Only the text of the entries below should be returned, exactly as given, without pictures.
══ DATA RECORDS ══
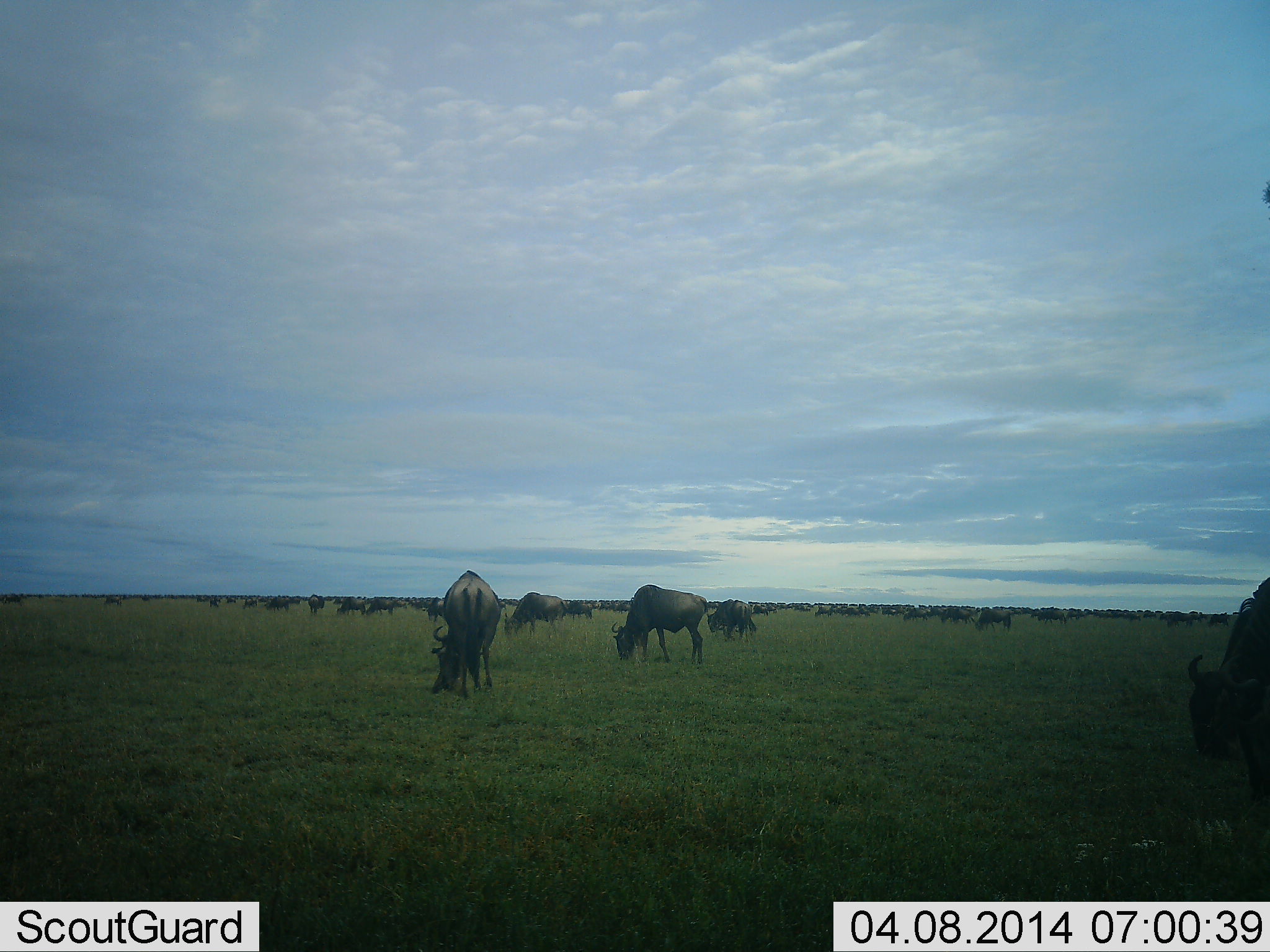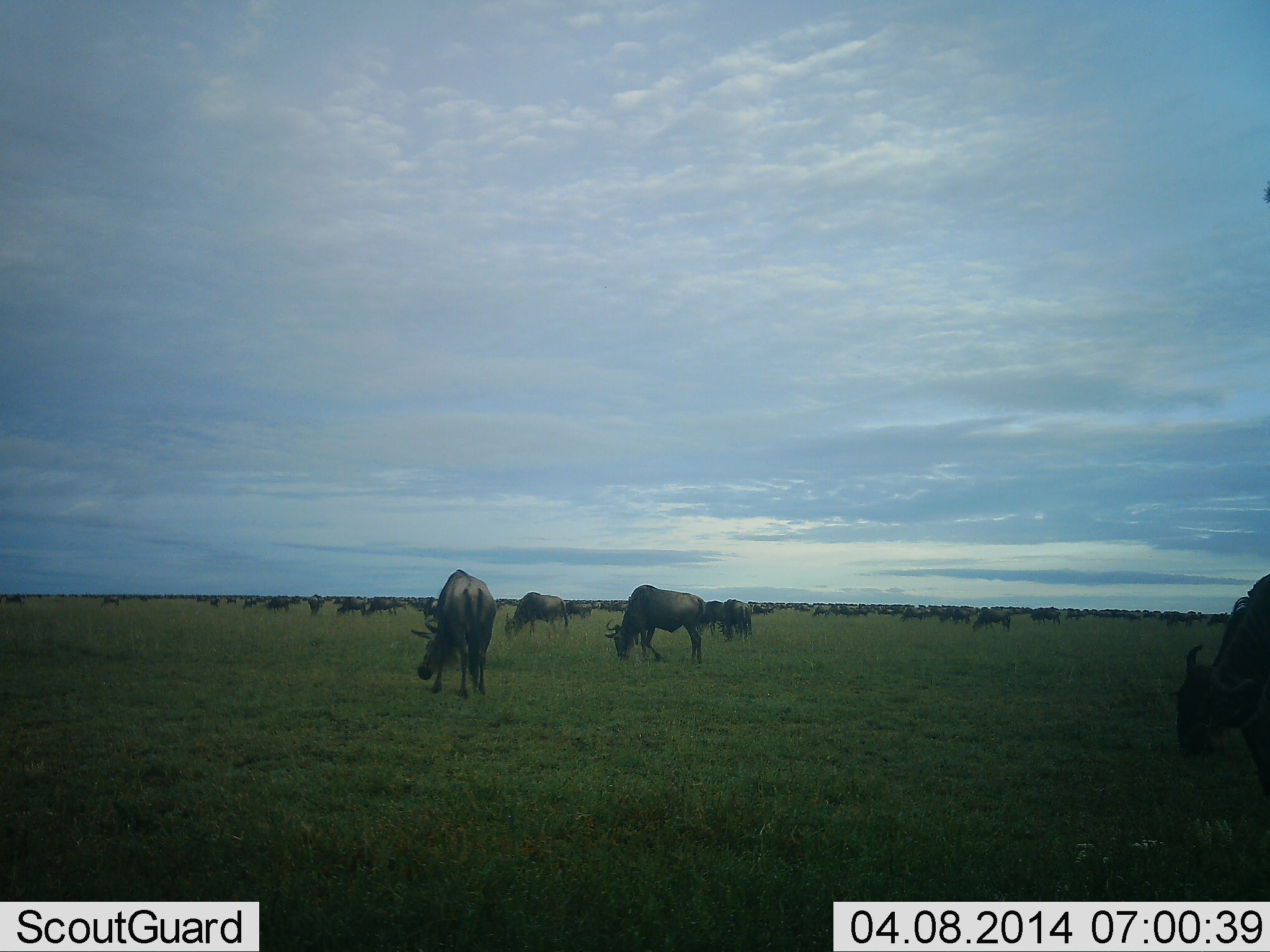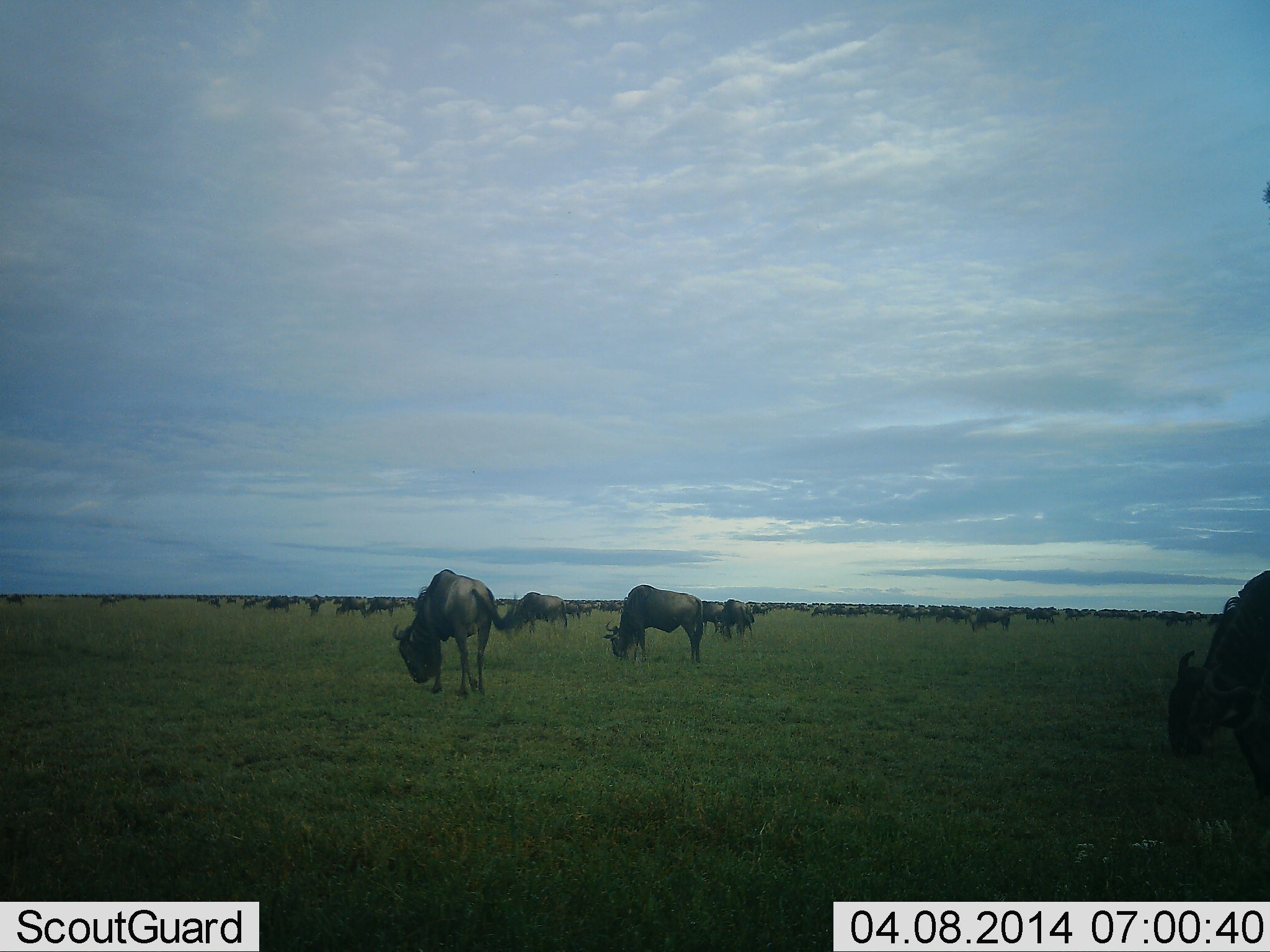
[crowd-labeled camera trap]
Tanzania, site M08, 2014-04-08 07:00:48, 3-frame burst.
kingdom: Animalia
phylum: Chordata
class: Mammalia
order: Artiodactyla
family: Bovidae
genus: Connochaetes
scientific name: Connochaetes taurinus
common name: blue wildebeest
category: wildebeest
Wildebeest (blue wildebeest) (Connochaetes taurinus), count 11-50. Behavior (volunteer vote fractions): standing 36%, resting 18%, moving 27%, interacting 9%. Young present (vote fraction): 9%. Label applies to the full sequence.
═══
SOLUTION:
[crowd-labeled camera trap]
Tanzania, site M08, 2014-04-08 07:00:48, 3-frame burst.
kingdom: Animalia
phylum: Chordata
class: Mammalia
order: Artiodactyla
family: Bovidae
genus: Connochaetes
scientific name: Connochaetes taurinus
common name: blue wildebeest
category: wildebeest
Wildebeest (blue wildebeest) (Connochaetes taurinus), count 11-50. Behavior (volunteer vote fractions): standing 36%, resting 18%, moving 27%, interacting 9%. Young present (vote fraction): 9%. Label applies to the full sequence.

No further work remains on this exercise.